So we’ve seen that there are as many squares as there are positive integers, and as many rational numbers as there are positive integers. That’s because infinity is infinity, right? All infinite sets are infinite and therefore equal in size?
The answer, it turns out, is no. Georg Cantor, in fact, provided a simple and elegant proof that there are more real numbers even just between 0 and 1 (not counting 1) than there are integers, which is to say that there’s no one-to-one mapping of real numbers and integers, though there is of rational numbers and integers.
Here’s the proof. Let’s assume that there is such a mapping, so that, for instance,
1 maps to 0.62584146011243…
2 maps to 0.43256984161433…
3 maps to 0.46543618463411…
4 maps to 0.68905671314112…
5 maps to 0.23348521001518…
…
Then let’s construct a number based on the digits along the diagonal, with its first digit after the decimal point being 1 more than the first digit of the first number, the second digit being 1 more than the second digit of the second number, and so on (those are the underlined digits); but if some digit in the original mapping is an 8 or 9, we change it to a 0 instead of adding 1. The diagonal number for the mapping above, for instance, is 0.63508…, and the constructed number is 0.74610….
This constructed number is not within the mapping; it can’t correspond to any integer n, because the nth digit of the constructed number is guaranteed to differ from the nth digit of the nth number in the mapping.

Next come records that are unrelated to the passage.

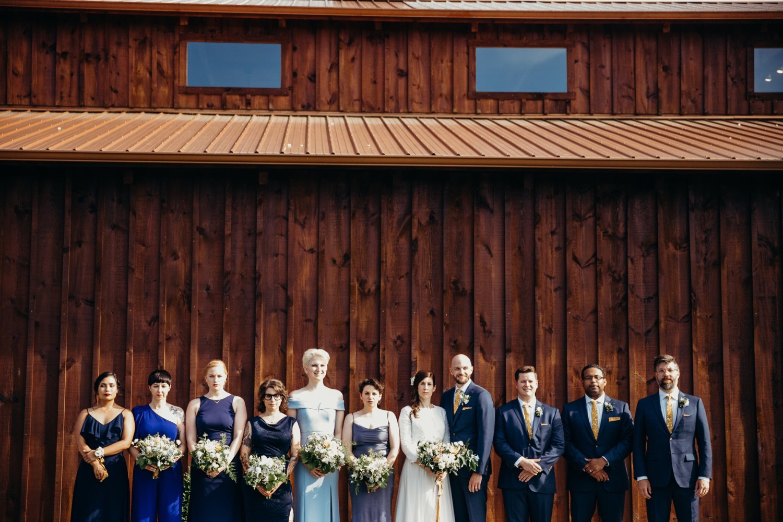 060_photographer_vineyards_virginia_faithbrooke_shenandoah_megan-graham-photography_barn_luray_wedding.jpg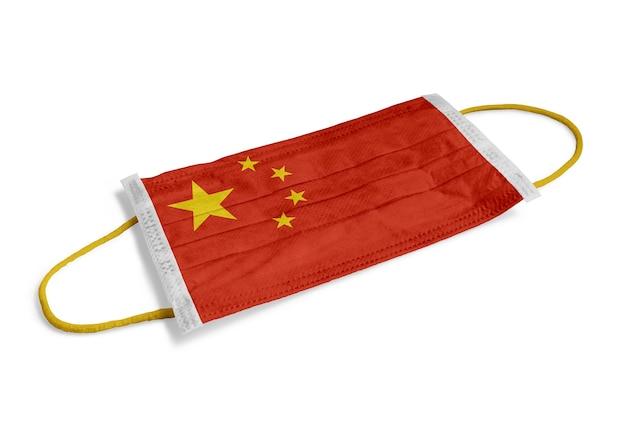 サージカルマスク孤立した白い背景の上の中国の旗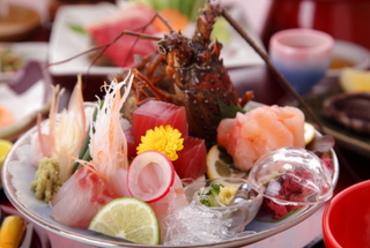 伊勢海老のお造りをはじめ、西伊豆の新鮮な磯料理でおもてなし…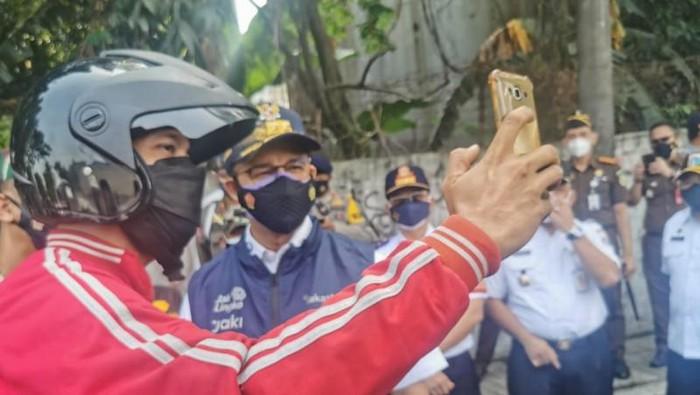 Mau Berangkat Kerja, Pria Ini Mendadak Disetop Anies: Telepon Bos Kamu, Bilang Disuruh Gubernur WFH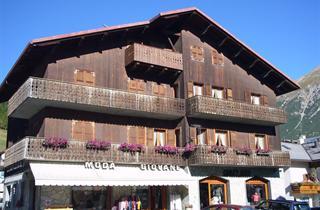 Italy, Livigno, Apartments Riccardo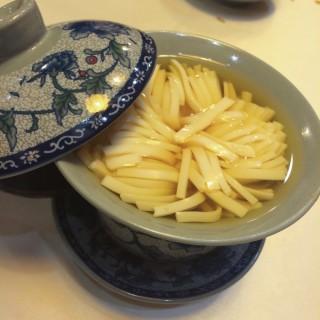 薑茶菊花 - 位于旺角的素食一家 (旺角) | 香港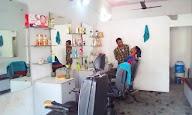 New Prince Hair Cut Saloon photo 3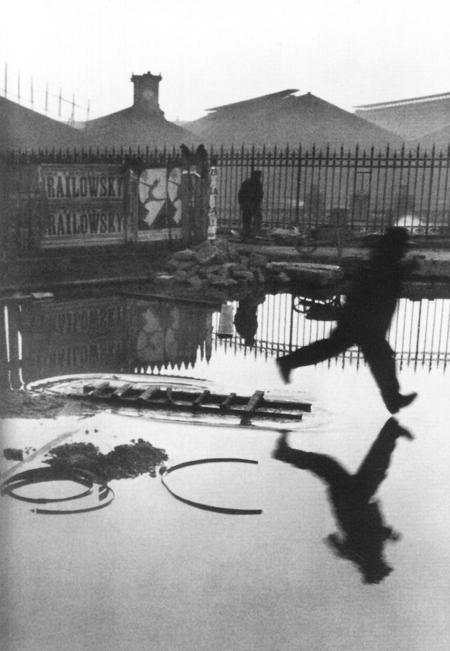 Anrī Kartjē-Bressons. Aiz Senlazāra stacijas, 1932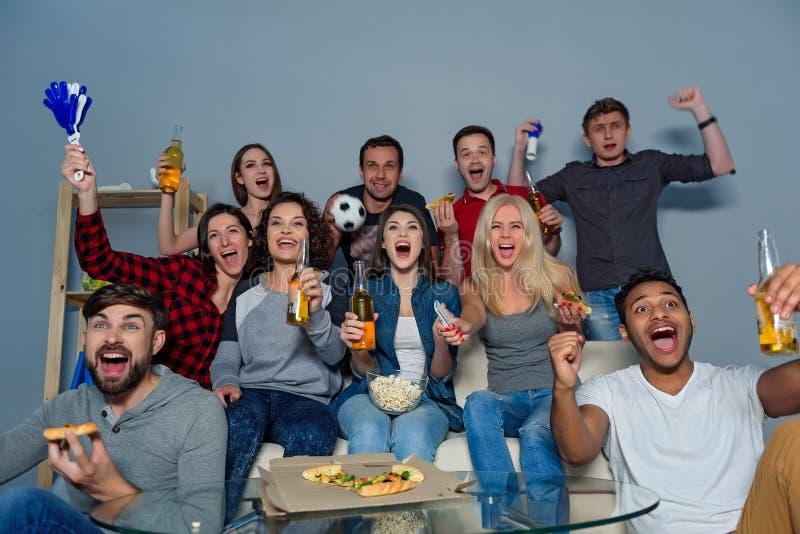 Ventilators van voetbal het letten op gelijke royalty-vrije stock fotografie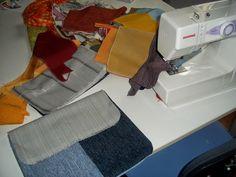 1° maggio: lavori tessili in corso. Ritagli di stoffe, bottoni, nastri e fettucce, fili da ricamo. Inizia la nuova produzione delle borsine in tessuto, tutte pezzi unici rigorosamente handmade. Arrivano, arrivano!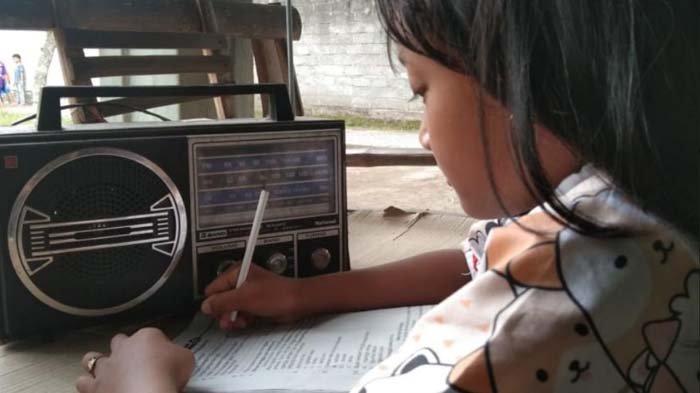 PGRI Tulungagung Buat Siaran Pembelajaran Lewat Radio, Bantu Siswa yang Kesulitan Sekolah Daring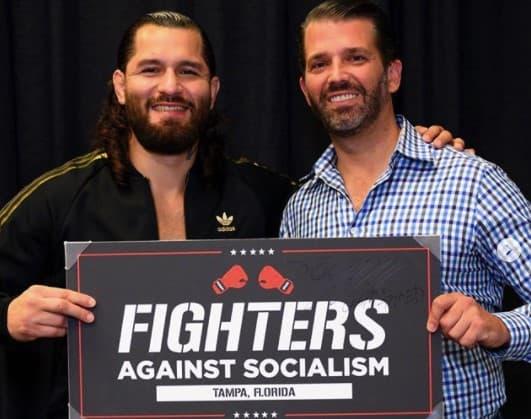 """Jorge Masvidal (à gauche) et Donald Trump Jr lors de la tournée """"Fighters Against Socialism"""" en Floride en octobre 2020"""
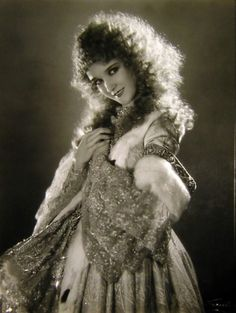 Mary Philbin as Dea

What’s more, this is true of any mapping you can come up with. No matter how you try to map the real numbers between 0 and 1 to the positive integers, there will always be a real number between 0 and 1 that one can construct using Cantor’s algorithm that will be guaranteed to be outside the mapping. Therefore, no such mapping can exist: It’s not possible to map the real numbers between 0 and 1 to the positive integers. Cool, no? All infinite numbers are infinite, but some are more infinite than others.